Polyterafluoroethylene:

Polytetrafluoroethylene is biocompatible, corrosion-resistant and can be used with smears such as titanium for selective absorption.

Polyethylene terephthalate:

Polyethylene terephthalate is biocompatible, corrosion-resistant and can be used with smears for selective absorption.

Polymethyl methacrylate:

Polymethyl methacrylate is biocompatible and corrosion-resistant, but cannot be used for selective absorption.

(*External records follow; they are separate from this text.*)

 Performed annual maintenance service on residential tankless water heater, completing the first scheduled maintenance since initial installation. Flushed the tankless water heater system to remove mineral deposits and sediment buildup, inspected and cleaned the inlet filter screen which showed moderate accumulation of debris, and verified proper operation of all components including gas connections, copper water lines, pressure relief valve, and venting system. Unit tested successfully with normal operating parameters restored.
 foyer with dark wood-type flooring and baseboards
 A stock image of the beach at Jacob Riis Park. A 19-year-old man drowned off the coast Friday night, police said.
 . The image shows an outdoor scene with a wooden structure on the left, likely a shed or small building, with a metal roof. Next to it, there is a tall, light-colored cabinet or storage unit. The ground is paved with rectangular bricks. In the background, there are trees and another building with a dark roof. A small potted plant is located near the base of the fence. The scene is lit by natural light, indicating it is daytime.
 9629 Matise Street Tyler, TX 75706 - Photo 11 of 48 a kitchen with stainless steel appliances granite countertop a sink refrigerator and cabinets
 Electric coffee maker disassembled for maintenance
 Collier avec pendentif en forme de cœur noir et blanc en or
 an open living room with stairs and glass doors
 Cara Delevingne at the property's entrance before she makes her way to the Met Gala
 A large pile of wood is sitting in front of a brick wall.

Layer thicknesses for selective absorption. The low-energy X-ray (2.70 keV) and electron beams (2.39 keV and 17.0 keV) should be 90% - 99% absorbed. The remaining photons (20.07 keV, 20.22 keV, 22.70 keV) should penetrate the coating as completely as possible.

C: d = 100-1000 Hn

Ti: d = 10-100 Hu

Stainless steel: d = 1 - 10 Hm

Pd: d = 1 - 10 Hm

Ta: d = 0.2-2 Hm

Au: d = 0.2 - 2 Hm

PTFE: d = 10 - 100 Hm

PET: d = 50 - 500 m

PMMA: d = 100-1000 H

Claims

claims:

1. Coated implant in which the coating consists of at least one precious metal and a metal which contains at least one radioactive isotope, the coating consisting of at least two layers, a layer (1) of precious metal and a layer (2) of the metal which contains at least one radioactive isotope, the layers (1, 2) being applied electrochemically to the implant and then annealed.

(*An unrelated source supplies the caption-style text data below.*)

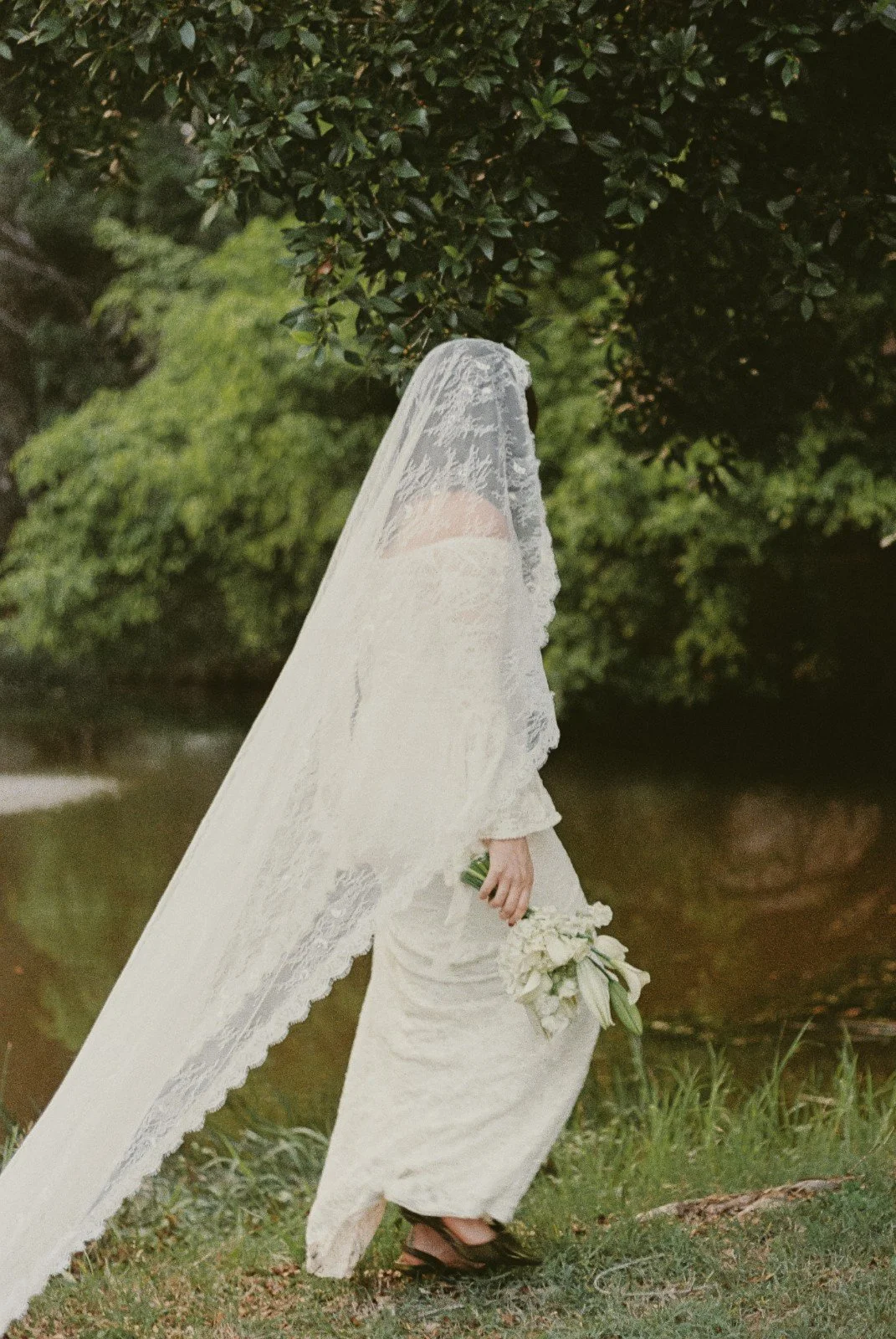 A bride wearing a white lace wedding dress and veil, holding a bouquet of white flowers, standing outdoors near a body of water and surrounded by green trees.
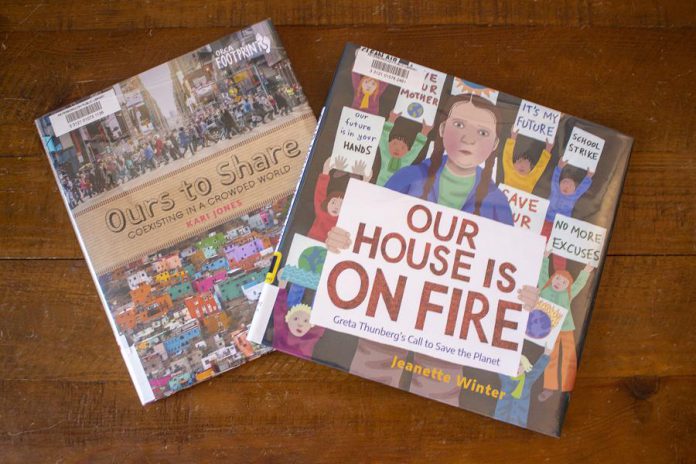 Librarians at the Peterborough Public Library recommend these two children's titles: "Ours to Share" also contains a list of several useful resources, and "Our House is on Fire" is a powerful reminder that one person can make a difference. (Photo: Leif Einarson)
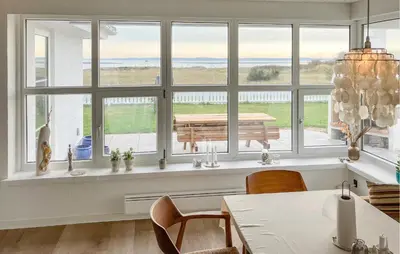 a dining room with large windows and a table at Cozy Home In Struer With Sauna in Struer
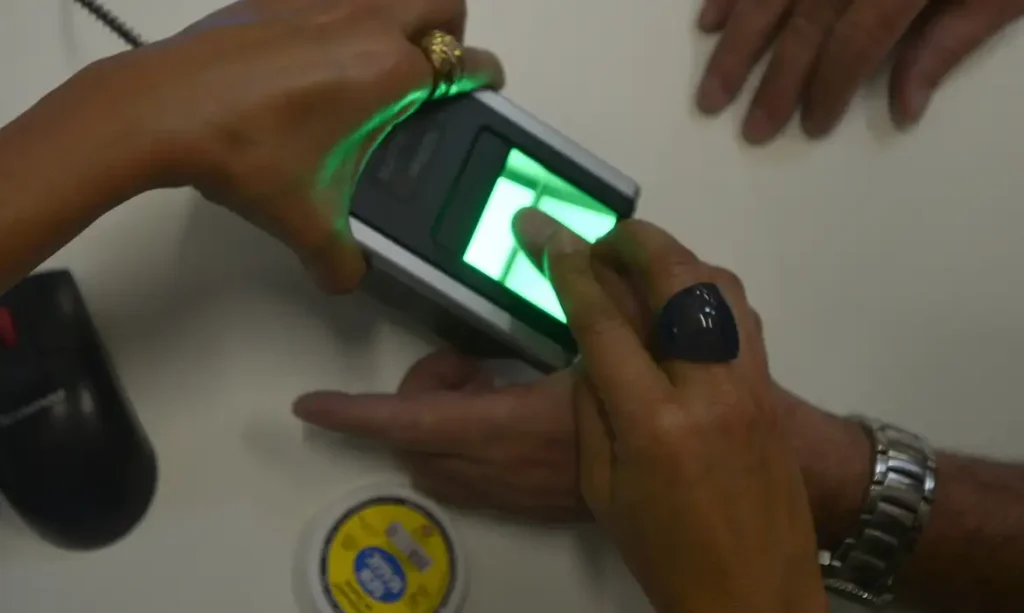Leitor de biometria verde capturando a impressão digital de uma pessoa com anéis, ilustrando a prova de vida ou cadastro biométrico para o INSS.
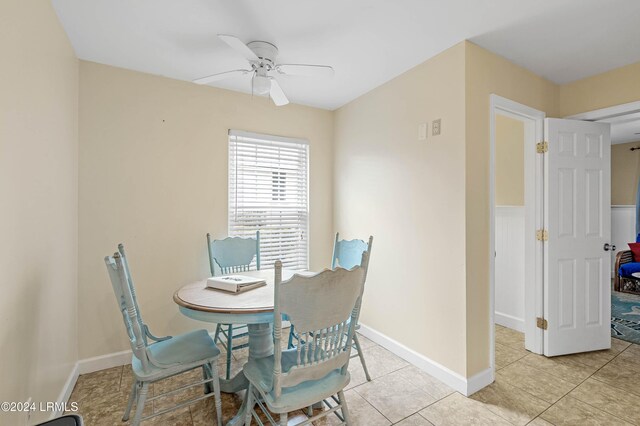 tiled dining space with ceiling fan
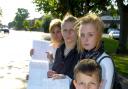 Youngsters with the petition on Higher Road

2. Coated implant according to claim 1, characterized by a further layer (3) made of biocompatible material, which was applied to the layer (2) before or after the tempering.

3. Coated implant according to claim 1, characterized by a further layer (3) made of noble metal, which was applied electrochemically to the layer (2) before or after the tempering.

4. Coated implant according to one of claims claim 3, characterized in that the noble metal of the layers (1, 3) is copper, silver or gold.

5. Coated implant according to one of claims 1 to 4, characterized in that the metal is palladium and the radioactive isotope ¹⁰³ Pd.

6. Coated implant according to one of claims 1 to 5, characterized in that the layer (3) is so thick that it absorbs 90-99.9% of the 2.7 keV X-rays of the radioactive isotope ¹⁰³ Pd.

7. Coated implant according to one of claims 1 to 6, characterized in that the annealing takes place at a temperature between 300 and 600 ° C.